第10話 アリシア、ハイピクシーを拘束する

「『ファイヤーボール』!」


「『ウィンドカッター』!」


 あとから放たれたエブリンさんの『ウィンドカッター』が、ハインライトさんの『ファイヤーボール』の炎を取り込む。さながら合成魔法のように炎の刃が周囲の空間を切り裂いていく。


 それでも止まない『アースバレット』による攻撃。


 短期決戦は無理みたいね……。


 ハインライトさんとエブリンさんの頭の上にも防護フィールドを展開。簡易的だけど、しばらくは凌げるはずよね。


 そうだ。周囲の空気に干渉して、酸素濃度のチェックもしておこう。いくら広い空間とはいっても、ここは洞窟。酸素濃度が減れば炎の威力が落ちるだけじゃなくて、わたしたちの呼吸にも影響が出かねないし。


 黄色くてちっちゃい鳥型の魔道具を設計。

 酸素濃度のチェックだけじゃなくて、空気中に有害な成分が含まれているのを発見したら「ピッピッ」って鳴くかわいい鳥さんだよ!


 わたしの肩に乗せてー、と。

 どう? 魔法少女のマスコットみたいじゃない⁉


 しかしあれだね。

 いわゆる膠着状態ってやつ?

 敵の『アースバレット』を耐えるだけならいくらでも平気だけど、2人の攻撃は有効打になっているのかな……。


「エミリーさん、これってどこからの攻撃なんですか⁉」


 索敵担当のエミリーさんに呼び掛けてみる。どうにか敵の場所を特定しないとじり貧になっちゃう。

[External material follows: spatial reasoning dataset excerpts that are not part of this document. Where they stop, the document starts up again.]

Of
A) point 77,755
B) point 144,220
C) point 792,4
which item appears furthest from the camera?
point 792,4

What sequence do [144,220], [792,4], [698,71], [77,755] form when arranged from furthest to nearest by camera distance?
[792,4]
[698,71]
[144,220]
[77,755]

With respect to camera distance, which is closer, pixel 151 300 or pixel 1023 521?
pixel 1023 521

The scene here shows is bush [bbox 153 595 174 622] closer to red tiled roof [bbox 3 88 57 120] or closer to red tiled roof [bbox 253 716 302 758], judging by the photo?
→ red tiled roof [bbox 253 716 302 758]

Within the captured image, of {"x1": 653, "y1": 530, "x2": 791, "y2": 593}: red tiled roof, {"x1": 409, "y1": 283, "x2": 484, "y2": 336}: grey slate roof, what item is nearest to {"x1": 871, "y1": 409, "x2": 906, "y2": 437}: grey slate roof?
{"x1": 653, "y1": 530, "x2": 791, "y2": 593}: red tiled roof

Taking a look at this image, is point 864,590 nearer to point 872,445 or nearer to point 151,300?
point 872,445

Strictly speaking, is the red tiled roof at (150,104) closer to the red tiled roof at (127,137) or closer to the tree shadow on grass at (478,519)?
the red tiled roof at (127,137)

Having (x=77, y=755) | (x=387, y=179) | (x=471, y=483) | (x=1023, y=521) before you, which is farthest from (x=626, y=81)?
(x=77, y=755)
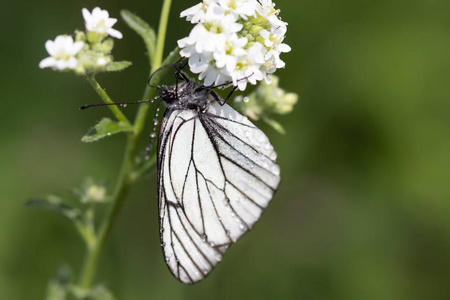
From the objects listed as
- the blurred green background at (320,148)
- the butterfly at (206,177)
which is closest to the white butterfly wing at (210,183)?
the butterfly at (206,177)

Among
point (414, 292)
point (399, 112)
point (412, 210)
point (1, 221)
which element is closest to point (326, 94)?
point (399, 112)

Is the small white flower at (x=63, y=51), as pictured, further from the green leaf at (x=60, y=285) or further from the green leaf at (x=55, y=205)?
the green leaf at (x=60, y=285)

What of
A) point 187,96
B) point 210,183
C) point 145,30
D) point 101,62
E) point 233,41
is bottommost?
point 210,183

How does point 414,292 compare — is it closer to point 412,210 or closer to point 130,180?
point 412,210

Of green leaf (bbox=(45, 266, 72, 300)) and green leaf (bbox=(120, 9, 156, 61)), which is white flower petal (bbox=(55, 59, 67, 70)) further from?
green leaf (bbox=(45, 266, 72, 300))

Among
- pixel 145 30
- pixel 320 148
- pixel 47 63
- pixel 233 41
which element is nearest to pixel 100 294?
pixel 47 63

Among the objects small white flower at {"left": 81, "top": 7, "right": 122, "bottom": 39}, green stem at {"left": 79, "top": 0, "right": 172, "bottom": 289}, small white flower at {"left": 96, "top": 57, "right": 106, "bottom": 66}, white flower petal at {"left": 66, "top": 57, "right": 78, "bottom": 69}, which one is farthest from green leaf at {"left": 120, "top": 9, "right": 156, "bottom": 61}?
white flower petal at {"left": 66, "top": 57, "right": 78, "bottom": 69}

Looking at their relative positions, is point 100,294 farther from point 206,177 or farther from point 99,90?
point 99,90
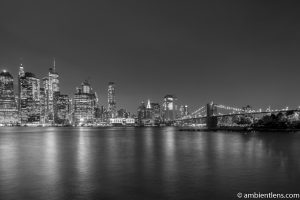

「おそらくこの攻撃自体も偽装だと思いますわ。上じゃないなら……そこ! 9時方向、魔力の乱れがありますわ!」


 9時方向! あそこかー!


「いっけー! ライトサーベル最大出力!」


 ありったけの魔力をライトサーベルに込めて特大のレーザーを飛ばす。

 エミリーさんの指定した方向に、真っすぐ飛んでいく灼熱のレーザー攻撃。それは、洞窟の壁に到達する直前、何もないように見える空間で大爆発を起こした。


「やったか⁉」


 ああっ、ズッキーさん! それは言っちゃらめえええええ!


「効果あり、ですわ! 偽装がはがれて……中から敵性反応確認! ハイピクシーですわ!」


 ピクシーの上位種!

 この場にいるのがハイピクシーだけということは、配下のピクシーを逃がして1人でわたしたちに挑んできたってこと?


「出たな! ファイヤ――」


「待ってください!」


 わたしの叫びを聞いて、ハインライトさんは攻撃魔法を発動する直前でなんとか止める。


「どうした⁉ 敵のボスは目の前だ!」


「まずは拘束しましょう! わたしたちは戦いに来たわけじゃないです」


「だが攻撃は向こうから――」


「ハイン。アリシアさんの言う通りよ。まずは拘束を」


 エブリンさんがわたしの言葉に同意し、鼻息荒いハインライトさんを止めてくれた。そして警戒態勢を崩さないまま、ハイピクシーに近づいていく。慌ててズッキーさんが盾を構えながらエブリンさんの前へ出た。


「言葉は通じるかしら? 悪いけれど拘束させてもらいます」


 ハイピクシーに接近。剣の柄に手をかけたまま宣言した。

 目の前のハイピクシーが抵抗しないことを確認しつつ、エブリンさんがロープを用意し始める。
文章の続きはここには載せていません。